6 Months in, What do the Forex Markets Have in

Guest post by Alfonso Esparza, Senior Currency Strategist at Alfonso Esparza

What dates and events will have most impact on the currency markets in 2013?

Certain economic indicators have risen in the ranks as they now dictate more than the underlying figures they represent. The United States has started to strengthen its economic recovery narrative. Every economic indicator will add to that story. The most important release will be the Non-Farm Payroll report that is disclosed the first Friday of every month. The Fed’s decision to target unemployment as the trigger to start tapering its 85 billion a month quantitative easing program makes the monthly NFP report a date to always keep in mind. The Bank of Japan has made inflation a goal of the Abe administration so every Consumer Price Index release this year will be watched with anticipation. Japan suffers from chronic deflation so any indication that Abe’s and BoJ Kuroda’s plan is bearing fruit will be well received by the markets.

What are the top three currencies to watch?

The biggest currencies by volume have not escaped the volatility of this year’s uncertainty. The USD, EUR and JPY will keep market observers digging for insight as the Fed, the ECB and the BoJ will be in the spotlight. Their stance has been criticized by the Bank of International Settlements, which has warned about this bold approach to monetary policy.

What three key macroeconomic themes will dominate the news agenda in 2013?

  • ·         Central Bank Intervention and its positive/negative consequences
  • ·         Social and political unrest as more people shy away from austerity around the world.
  • ·         Safe haven investments wanted. With so much uncertainty there is no clear quality investment to seek shelter from the economic storm.

What will be the impact of Carney’s arrival on the UK economy?

Mark Carney will join as head of the Bank of England on Canada day. The expectation surrounding his unusual appointment and his achievements while at the Bank of Canada will start to be marked to market on 1st July. It will be interesting to watch a Central banker who was handed a healthy economy and had to endure a financial crisis in the United States’ credit markets versus a central banker explicitly appointed to get the United Kingdom out of a recession. His boldness will be rewarded in the short term and depending on how he doses his remarks he might win more converts than enemies. There is a limited arsenal at Carney’s disposal so he will have to rely on himself in the first leg of his governorship. If he can win back policy member consensus around the stimulus programmes and other novel ideas he could gather short and midterm results that are much needed in the UK.

Will the German economy pick up in 2013?

Germany has been the strongest economy in the Eurozone. While that might not be telling much given the EU is currently in the middle of a dire economic crisis. Germany has a very strong labour market and after the elections later this year it will also have political stability.

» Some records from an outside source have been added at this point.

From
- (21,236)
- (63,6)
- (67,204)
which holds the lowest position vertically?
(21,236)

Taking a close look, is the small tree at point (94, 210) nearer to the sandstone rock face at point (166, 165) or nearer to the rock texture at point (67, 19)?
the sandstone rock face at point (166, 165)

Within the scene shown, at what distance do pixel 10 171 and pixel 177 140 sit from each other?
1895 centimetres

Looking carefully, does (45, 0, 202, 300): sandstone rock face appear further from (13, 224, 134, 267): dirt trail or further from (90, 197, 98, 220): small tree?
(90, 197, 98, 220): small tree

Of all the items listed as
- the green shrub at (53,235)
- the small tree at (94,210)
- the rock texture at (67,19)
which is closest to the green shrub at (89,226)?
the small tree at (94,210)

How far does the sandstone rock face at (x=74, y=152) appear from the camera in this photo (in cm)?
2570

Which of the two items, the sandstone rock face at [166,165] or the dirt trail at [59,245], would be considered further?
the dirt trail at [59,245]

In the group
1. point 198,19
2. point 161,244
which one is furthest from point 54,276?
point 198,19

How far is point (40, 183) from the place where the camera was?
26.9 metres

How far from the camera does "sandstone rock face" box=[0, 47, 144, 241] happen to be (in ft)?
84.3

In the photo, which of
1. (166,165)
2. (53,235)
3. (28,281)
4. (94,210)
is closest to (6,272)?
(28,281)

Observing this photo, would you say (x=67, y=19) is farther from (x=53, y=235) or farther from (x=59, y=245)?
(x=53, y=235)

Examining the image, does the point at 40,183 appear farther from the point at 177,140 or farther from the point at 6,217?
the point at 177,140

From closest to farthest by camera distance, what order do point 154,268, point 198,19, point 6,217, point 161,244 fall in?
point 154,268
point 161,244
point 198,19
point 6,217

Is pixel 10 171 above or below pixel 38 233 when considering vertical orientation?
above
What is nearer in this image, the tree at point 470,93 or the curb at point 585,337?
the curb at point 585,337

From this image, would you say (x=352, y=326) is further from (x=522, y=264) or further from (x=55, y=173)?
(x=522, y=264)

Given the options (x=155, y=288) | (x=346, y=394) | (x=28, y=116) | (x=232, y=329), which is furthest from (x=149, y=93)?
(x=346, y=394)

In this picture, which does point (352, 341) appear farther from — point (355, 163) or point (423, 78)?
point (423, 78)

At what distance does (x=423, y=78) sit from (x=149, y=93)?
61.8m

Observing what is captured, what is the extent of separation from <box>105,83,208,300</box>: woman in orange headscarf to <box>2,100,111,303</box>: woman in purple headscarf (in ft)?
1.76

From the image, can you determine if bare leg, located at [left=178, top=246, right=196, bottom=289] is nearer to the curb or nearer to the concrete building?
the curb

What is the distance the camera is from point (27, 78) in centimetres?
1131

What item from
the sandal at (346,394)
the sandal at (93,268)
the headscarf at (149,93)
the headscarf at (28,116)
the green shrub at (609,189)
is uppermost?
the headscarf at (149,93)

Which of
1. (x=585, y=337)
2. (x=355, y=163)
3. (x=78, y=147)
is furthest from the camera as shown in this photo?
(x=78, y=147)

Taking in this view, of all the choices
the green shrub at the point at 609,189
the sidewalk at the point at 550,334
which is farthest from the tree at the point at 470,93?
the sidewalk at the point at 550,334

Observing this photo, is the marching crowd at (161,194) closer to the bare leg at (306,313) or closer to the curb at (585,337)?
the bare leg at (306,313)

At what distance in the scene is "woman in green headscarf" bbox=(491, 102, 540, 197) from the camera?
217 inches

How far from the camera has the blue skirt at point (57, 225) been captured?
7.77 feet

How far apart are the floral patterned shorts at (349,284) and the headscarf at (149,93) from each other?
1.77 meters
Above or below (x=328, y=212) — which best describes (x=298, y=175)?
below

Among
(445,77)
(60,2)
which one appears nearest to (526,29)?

Angela Merkel comes into the elections in a position of strength and will leverage the work she has done for Germany during the crisis as the best example of her legacy. The fact that the crisis is still on-going speaks to her attributes and all surveys and analysis point to her party retaining the leadership of Germany. The forecast is not as optimistic on the rest of Europe. Financial, social and political instability continue to grow in Greece, Spain, Italy and France in particular. Germany is more than the best of a bad lot, but there are some contagion fears that could derail the pace of recovery of the nation.

What is the future of Abenomics?

The market was initially confident on PM Abe and the Bank of Japan bold rhetoric at the beginning of the year. A disappointing policy meeting with no changes sapped all the goodwill that Kuroda and Abe had enjoyed. Now the fate of Abenomics rests within the economic indicator Abe is so focused on. Inflation. His three arrows have lost some sharpness and he needs to tweak the strategy going forward. The three arrows are: Monetary policy, government spending and structural reforms.

Will a TPP agreement be reached?

Given the low profile that the Trans Pacific Pact has enjoyed great progress has been made. The difficult part is yet to start where local governments get to vote and discuss about the benefits and challenges of such a large and ambitious trade agreement programme. There are protests expected that could change how the public and elected politicians view the pact. This year will not be a make or break one for the pact, but it will be telling of how it can fare going into next year as more people are aware of its significance.

Is further gold volatility expected? What can be expected for the commodities market?

The lack of a safe haven asset class will lead to an increase in volatility as the previously thought safe assets are now dropped without hesitation. Gold has reduced the correlation with the stock market and this year it has a negative correlation which speaks of the decoupling of stocks and commodities. Physical demand for precious metals has dropped. The slowdown in China, the on-again off-again US recovery and the European financial crisis have strengthened the USD versus commodities in general as more people sell them to convert to cash seeking shelter from the financial storm as inflation is not a concern.